Place it in a small petri dish or Eppendorf tube with 1X PBS to rinse. Change the PBS and prepare 2%agarose to generate a support matrix for the kidney before they solidly process. Discard all remaining PBS and pour the agarose slowly.
Then, position the kidney with fine forceps for prevent it to fold. Let agarose solidify at room temperature. After agarose solidification, use a scalpel to cut Agarose around the kidneys forming a small cubes.
Place the agarose cubes inside an histological cassette and send it for histological processing to embed the tissue in paraffin. The paraffin blocks, we will then cut in five microns thickness sections. De-wax slides and keep them in distilled water.
Prepare a dark incubator chamber, putting wet paper towels at the bottom. Place the slides in the dark chamber, and add Proteinase K for permeabilization of the tissue. Incubate for 30 minutes at 37 celsius degree.
While samples are incubated, prepare the TUNEL reaction mixture, by adding 50 microliters of enzyme solution on 450 microliters of label solution. And keep protected from light. Pick up the dark chamber and wash slice twice with one 1X PBS.
Next, dry the slides and on the TUNEL reaction mixture. And incubate at 37 Celsius degree for two hours. After incubation, wash this slides again with one 1X PBS.
And add DAPI for nuclei counter staining. Incubating at room temperature for five minutes, protected from light. Rinse three times with one 1X PBS.
And then, mold the slides with an anti-fade hydrophilic medium. Place a cover slip. And seal with nail polish.
Visualize the samples in a fluorescent microscope. In this graph, it's possible to see that cisplatin has a dose response effect on fish survival, compared to a control injected only with 0.9%sodium chloride. The red line in this graph represent a dose of 120 micrograms per grams used in this video.
These dose can be applied to males and females, as no statistical difference was found between them. Flow cytometry allows to quantify different cells present in a tissue. Hematopoietic cells populations are identified in several fish's kidney by size or forward scatter and granularity or size scatter.
This way, it's possible to separate the populations in erythrocytes, lymphocytes, granulocytes, and hematopoietic precursors. Here, the current gate strategy selecting the granulocytes, singlets and MPO positive cells allow to find the population of the neutrophils in the kidney marked by the fluorescence expression of myeloperoxidase. In this case, the injection of cisplatin induced the increase in the percentage of neutrophils present in the kidney.

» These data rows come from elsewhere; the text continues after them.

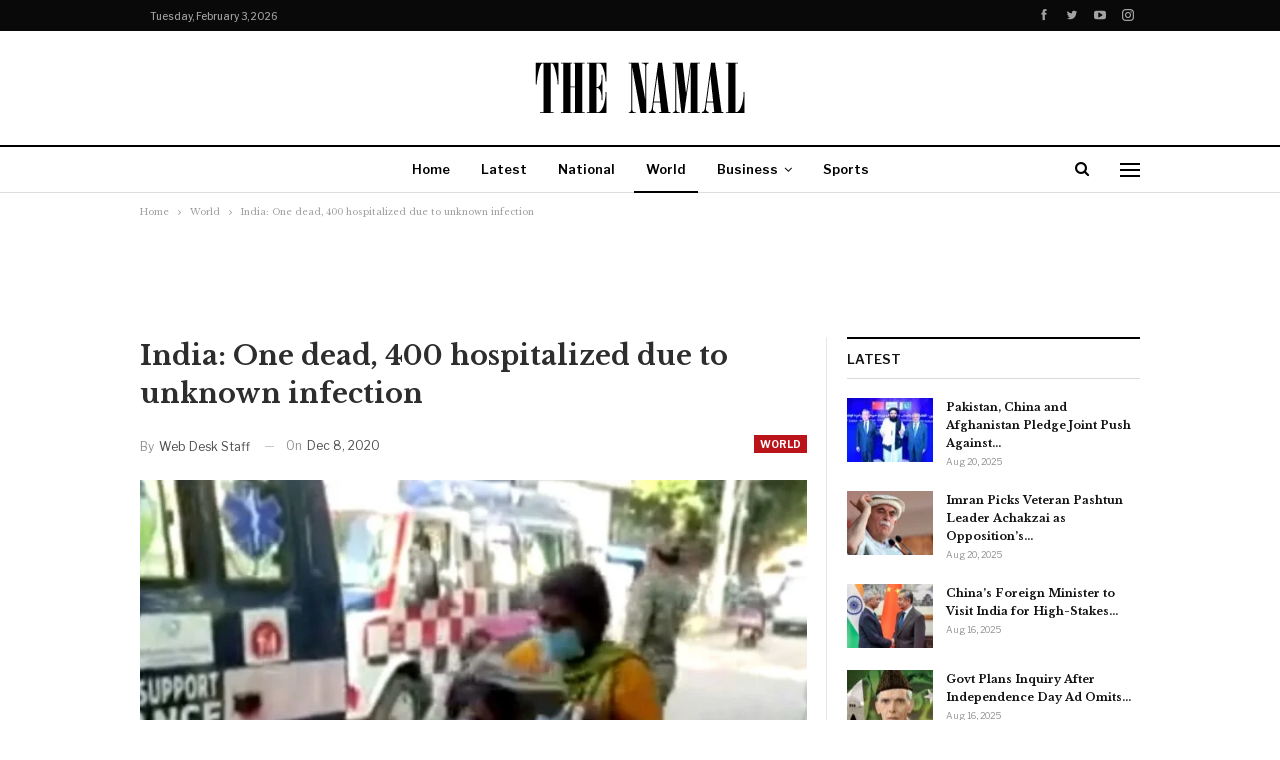

--- FILE ---
content_type: text/html; charset=utf-8
request_url: https://www.google.com/recaptcha/api2/aframe
body_size: 267
content:
<!DOCTYPE HTML><html><head><meta http-equiv="content-type" content="text/html; charset=UTF-8"></head><body><script nonce="MasKeO2oruWz8OD90KG0UA">/** Anti-fraud and anti-abuse applications only. See google.com/recaptcha */ try{var clients={'sodar':'https://pagead2.googlesyndication.com/pagead/sodar?'};window.addEventListener("message",function(a){try{if(a.source===window.parent){var b=JSON.parse(a.data);var c=clients[b['id']];if(c){var d=document.createElement('img');d.src=c+b['params']+'&rc='+(localStorage.getItem("rc::a")?sessionStorage.getItem("rc::b"):"");window.document.body.appendChild(d);sessionStorage.setItem("rc::e",parseInt(sessionStorage.getItem("rc::e")||0)+1);localStorage.setItem("rc::h",'1770134824136');}}}catch(b){}});window.parent.postMessage("_grecaptcha_ready", "*");}catch(b){}</script></body></html>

The TUNEL assay permits to detect apoptotic cells in a tissue by observing tissue slide of the kidney by a fluorescence microscope, it's possible to see apoptotic signal inside the nuclei of some cells, here in red. Contrasted by a nuclear stain in such a DAPI here in blue. Cisplatin injection increased the presence of apoptotic cells in the kidney, which are possible to quantify manually or using an image software.
At the end of this video you should be able to know how to inject and adjust the dose of cisplatin to induce acute kidney injury in adult zebra fish. And how to dissect the kidney for different purposes. Flow cytometry is an excellent tool that will help you to understand the profile of different cell types dependent on the availability of tragenclave lines in your lab.
Remember to consider the color of the transporters lines if you want to use antibody to label all their cell types. The TUNEL assay is a simple tool that allow us to detect apoptotic cell and tissue, and can be analyzed not only by microscopy, but also by flow cytometry. Remember, always use personal protective equipment during the whole procedure.